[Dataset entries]
-------------------------
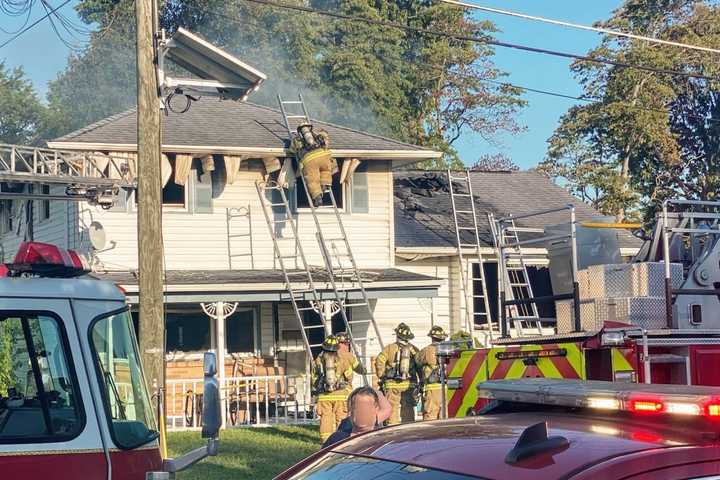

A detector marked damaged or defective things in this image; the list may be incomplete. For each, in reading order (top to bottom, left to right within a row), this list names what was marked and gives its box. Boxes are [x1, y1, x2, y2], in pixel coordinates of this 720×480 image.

burned roof section [394, 170, 640, 251]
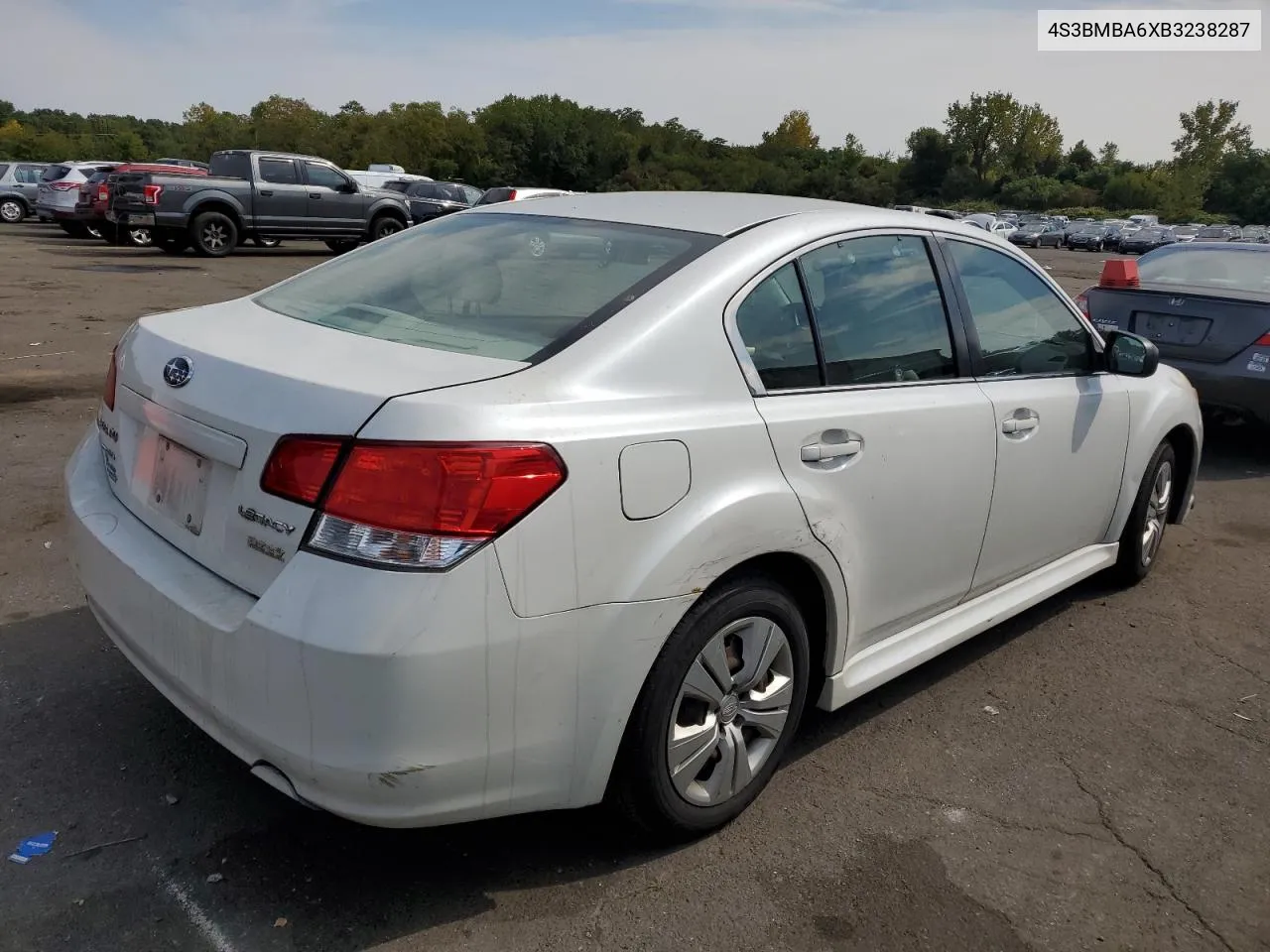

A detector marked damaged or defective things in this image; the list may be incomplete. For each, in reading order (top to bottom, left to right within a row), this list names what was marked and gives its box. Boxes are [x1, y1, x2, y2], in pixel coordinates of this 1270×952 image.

dent on rear bumper [64, 431, 691, 827]
cracked pavement [2, 233, 1270, 952]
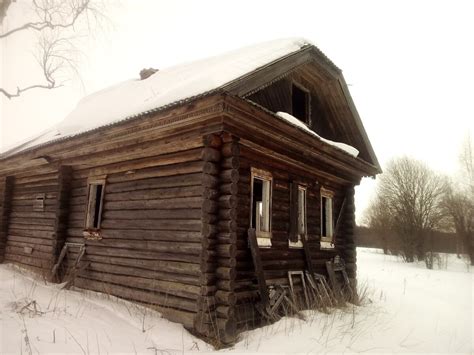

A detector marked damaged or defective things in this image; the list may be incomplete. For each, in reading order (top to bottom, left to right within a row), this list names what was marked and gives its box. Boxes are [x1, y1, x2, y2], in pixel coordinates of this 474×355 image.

broken window [292, 83, 312, 124]
broken window [85, 182, 104, 229]
broken window [250, 169, 272, 248]
broken window [320, 189, 336, 250]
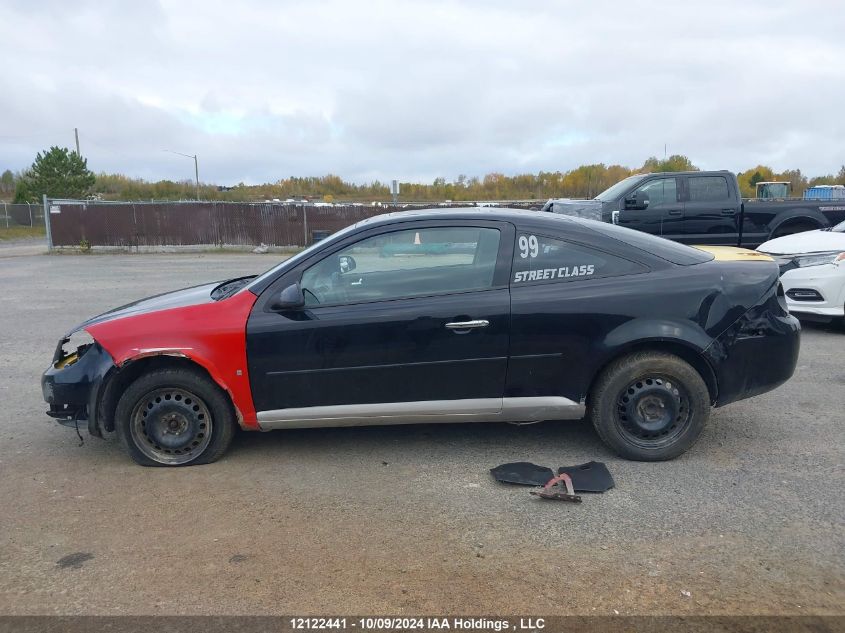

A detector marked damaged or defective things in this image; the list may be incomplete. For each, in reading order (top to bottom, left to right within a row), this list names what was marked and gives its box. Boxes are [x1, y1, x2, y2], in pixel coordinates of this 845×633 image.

damaged front bumper [41, 338, 115, 436]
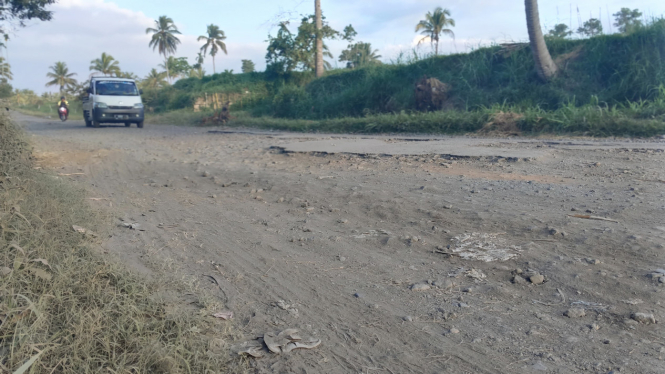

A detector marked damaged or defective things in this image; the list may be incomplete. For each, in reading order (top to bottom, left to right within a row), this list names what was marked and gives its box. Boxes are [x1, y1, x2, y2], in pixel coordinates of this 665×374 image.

damaged road surface [20, 112, 664, 372]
-------------------------
*Task:*
Write out the records shown above exactly, but do not include any images.

*Worked solution:*
A detector marked damaged or defective things in this image; the list may be incomplete. For each, in reading order (top to bottom, left to right within a row), this list names what was marked and gives its box. Boxes are [x1, y1, x2, y2], in pixel coordinates of this 720×480 image.

burned roof section [394, 170, 640, 251]

A detector marked damaged or defective things in this image; the list may be incomplete. For each, in reading order (top to bottom, left to right within a row), this list names what was marked and gives its box. Boxes are [x1, y1, x2, y2], in pixel coordinates of this 1270×952 image.

dent on rear bumper [64, 431, 691, 827]
cracked pavement [2, 233, 1270, 952]

A detector marked damaged or defective things in this image; the list may be incomplete. For each, in reading order (top to bottom, left to right within a row), this list names what was marked and gives its box. Boxes are [x1, y1, x2, y2], in pixel coordinates of this 474×355 image.

broken window [292, 83, 312, 124]
broken window [85, 182, 104, 229]
broken window [250, 169, 272, 248]
broken window [320, 189, 336, 250]

A detector marked damaged or defective things in this image; the list may be incomplete. For each, in reading order (top to bottom, left to right within a row), this list names what was marked and gives its box. Boxes are [x1, y1, x2, y2], in pixel coordinates of this 845×633 image.

damaged front bumper [41, 338, 115, 436]

A detector marked damaged or defective things in this image; the list may be incomplete. For each, in reading order (top to bottom, left to right within a row), this list names what was marked and gives its box. Boxes are [x1, y1, x2, y2], in pixel coordinates of this 665×374 image.

damaged road surface [20, 112, 664, 372]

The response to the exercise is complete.